Per la pioggia battente di queste ore a Milano è crollato il controsoffitto dell'aula bunker di piazza Filangieri, quella di fronte al carcere di San Vittore, e quindi è saltato il processo Hydra sulla «mafia a tre teste» in Lombardia: il consorzio criminale che secondo la Dda milanese avrebbe messo insieme esponenti di 'ndrangheta, Cosa nostra e camorra.Il processo con rito ordinario, cominciato a marzo, vede alla sbarra 45 imputati. In un altro troncone, definito con rito abbreviato lo scorso 12 gennaio, il giudice aveva emesso 62 condanne e 18 assoluzioni piene: in quella sede l'associazione di stampo mafioso è stata riconosciuta alla sola componente calabrese.L'ingresso chiuso e i calcinacci
Stamane quando giudici, pm e avvocati si sono presentati hanno trovato l'ingresso chiuso con tanto di cartello. Dentro calcinacci ovunque e i pannelli del controsoffitto caduti.
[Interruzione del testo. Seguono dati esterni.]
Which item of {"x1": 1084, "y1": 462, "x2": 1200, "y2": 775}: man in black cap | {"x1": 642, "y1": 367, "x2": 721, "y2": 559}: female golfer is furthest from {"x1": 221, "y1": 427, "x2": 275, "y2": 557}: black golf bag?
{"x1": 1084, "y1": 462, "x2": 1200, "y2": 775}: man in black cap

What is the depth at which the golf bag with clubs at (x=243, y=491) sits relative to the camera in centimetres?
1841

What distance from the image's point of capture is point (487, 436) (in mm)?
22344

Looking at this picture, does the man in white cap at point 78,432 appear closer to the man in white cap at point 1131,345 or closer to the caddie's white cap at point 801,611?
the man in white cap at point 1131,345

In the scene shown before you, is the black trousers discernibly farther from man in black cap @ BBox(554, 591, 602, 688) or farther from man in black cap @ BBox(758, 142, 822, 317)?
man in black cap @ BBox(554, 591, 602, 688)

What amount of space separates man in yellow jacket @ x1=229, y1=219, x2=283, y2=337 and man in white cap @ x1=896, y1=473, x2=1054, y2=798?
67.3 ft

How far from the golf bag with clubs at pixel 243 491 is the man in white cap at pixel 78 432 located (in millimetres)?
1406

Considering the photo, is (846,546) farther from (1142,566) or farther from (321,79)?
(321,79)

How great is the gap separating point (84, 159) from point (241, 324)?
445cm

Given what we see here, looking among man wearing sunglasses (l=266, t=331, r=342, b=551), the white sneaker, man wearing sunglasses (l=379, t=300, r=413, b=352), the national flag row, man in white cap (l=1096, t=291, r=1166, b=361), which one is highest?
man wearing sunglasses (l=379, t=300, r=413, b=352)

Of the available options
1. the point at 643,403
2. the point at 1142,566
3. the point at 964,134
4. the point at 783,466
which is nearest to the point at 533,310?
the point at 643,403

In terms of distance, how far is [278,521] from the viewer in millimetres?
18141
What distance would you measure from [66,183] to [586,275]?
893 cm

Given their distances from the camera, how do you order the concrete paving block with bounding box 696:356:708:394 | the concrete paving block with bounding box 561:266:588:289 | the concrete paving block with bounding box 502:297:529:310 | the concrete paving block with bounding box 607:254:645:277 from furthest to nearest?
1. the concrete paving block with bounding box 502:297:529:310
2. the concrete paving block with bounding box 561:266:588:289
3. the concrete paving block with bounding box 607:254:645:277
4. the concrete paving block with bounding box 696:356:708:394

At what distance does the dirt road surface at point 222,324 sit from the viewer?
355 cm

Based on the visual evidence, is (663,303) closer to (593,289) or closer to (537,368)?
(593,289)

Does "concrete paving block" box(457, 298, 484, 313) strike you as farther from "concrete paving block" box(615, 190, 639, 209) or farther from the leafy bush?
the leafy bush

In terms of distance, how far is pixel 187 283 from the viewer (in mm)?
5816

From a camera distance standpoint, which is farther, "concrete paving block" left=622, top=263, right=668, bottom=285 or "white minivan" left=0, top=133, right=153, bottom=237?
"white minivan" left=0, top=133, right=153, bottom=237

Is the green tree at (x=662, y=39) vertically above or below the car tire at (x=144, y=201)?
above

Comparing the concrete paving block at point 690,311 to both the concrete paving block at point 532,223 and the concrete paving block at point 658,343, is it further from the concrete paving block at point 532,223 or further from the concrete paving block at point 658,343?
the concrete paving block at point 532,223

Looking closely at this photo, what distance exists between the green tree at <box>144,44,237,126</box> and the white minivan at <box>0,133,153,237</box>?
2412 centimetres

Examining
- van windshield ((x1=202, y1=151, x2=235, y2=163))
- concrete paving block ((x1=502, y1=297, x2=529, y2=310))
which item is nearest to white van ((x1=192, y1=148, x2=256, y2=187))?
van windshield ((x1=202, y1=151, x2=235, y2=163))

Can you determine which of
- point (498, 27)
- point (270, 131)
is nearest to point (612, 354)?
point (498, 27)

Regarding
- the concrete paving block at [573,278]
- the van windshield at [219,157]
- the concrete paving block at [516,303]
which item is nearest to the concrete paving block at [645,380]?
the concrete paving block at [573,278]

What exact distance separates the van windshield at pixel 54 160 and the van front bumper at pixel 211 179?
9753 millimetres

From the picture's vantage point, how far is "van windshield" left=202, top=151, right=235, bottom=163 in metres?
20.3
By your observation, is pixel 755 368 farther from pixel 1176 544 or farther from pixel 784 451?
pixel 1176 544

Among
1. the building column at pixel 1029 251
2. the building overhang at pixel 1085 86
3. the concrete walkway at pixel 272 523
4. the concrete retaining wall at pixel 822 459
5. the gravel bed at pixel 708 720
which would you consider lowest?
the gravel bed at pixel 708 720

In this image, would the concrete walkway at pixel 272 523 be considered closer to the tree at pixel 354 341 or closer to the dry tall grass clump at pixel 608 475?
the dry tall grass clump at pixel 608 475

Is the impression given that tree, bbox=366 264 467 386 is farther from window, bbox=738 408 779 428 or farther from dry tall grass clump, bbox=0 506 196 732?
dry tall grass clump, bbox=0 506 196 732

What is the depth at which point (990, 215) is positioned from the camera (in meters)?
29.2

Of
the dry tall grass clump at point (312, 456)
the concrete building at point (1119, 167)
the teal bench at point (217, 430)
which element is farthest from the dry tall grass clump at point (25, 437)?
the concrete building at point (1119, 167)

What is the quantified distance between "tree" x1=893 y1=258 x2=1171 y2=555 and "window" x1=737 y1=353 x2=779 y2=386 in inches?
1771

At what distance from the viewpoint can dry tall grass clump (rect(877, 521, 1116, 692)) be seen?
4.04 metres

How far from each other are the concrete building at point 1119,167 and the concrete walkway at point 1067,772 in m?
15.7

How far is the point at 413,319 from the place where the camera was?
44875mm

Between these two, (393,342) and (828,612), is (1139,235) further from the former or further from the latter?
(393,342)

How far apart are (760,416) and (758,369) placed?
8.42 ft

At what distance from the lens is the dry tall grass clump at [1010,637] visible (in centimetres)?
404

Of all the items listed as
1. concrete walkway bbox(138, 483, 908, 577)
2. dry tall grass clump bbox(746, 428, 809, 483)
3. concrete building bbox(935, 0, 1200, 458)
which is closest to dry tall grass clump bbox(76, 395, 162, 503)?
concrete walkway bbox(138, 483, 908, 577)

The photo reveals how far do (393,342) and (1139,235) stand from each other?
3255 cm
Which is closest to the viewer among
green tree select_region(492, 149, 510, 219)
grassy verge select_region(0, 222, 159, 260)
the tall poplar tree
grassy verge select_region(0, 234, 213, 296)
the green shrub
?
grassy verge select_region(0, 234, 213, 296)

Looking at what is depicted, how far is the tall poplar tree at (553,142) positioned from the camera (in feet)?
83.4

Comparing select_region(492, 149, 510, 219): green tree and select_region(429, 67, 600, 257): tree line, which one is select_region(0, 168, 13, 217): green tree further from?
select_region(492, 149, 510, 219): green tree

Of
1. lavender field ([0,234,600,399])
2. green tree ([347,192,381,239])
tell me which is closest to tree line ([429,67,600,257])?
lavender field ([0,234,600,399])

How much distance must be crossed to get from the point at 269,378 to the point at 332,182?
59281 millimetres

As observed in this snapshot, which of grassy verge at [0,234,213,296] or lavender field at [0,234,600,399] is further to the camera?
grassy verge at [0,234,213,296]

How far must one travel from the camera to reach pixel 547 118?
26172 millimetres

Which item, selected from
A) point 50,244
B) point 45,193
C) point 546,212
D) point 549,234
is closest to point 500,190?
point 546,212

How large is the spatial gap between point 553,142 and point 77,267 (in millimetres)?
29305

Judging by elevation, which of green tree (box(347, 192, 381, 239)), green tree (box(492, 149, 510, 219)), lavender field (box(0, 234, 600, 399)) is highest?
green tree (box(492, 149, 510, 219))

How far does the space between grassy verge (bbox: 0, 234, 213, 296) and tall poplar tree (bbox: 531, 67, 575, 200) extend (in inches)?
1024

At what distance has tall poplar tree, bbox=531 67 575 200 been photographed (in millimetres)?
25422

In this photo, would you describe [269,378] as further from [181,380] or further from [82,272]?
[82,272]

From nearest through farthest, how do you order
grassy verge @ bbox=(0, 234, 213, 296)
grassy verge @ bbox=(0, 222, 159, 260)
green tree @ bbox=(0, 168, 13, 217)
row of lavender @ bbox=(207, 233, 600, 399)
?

I vigili del fuoco hanno constatato l'inagibilità e l'udienza, programmata per l'esame di un pentito, è stata rimandata al 16 settembre nella maxi aula dell'assise d'appello al Palazzo di Giustizia.Roia: «Nessun intoppo per il processo»
«Il processo Hydra non subirà intoppi per l'inagibilità dell'aula a San Vittore – assicura il presidente del Tribunale di Milano Fabio Roia –. Le prossime tre udienze si svolgeranno a Palazzo di Giustizia il 16, 23 e il 30 settembre, poi il processo proseguirà nell'aula bunker di Opera».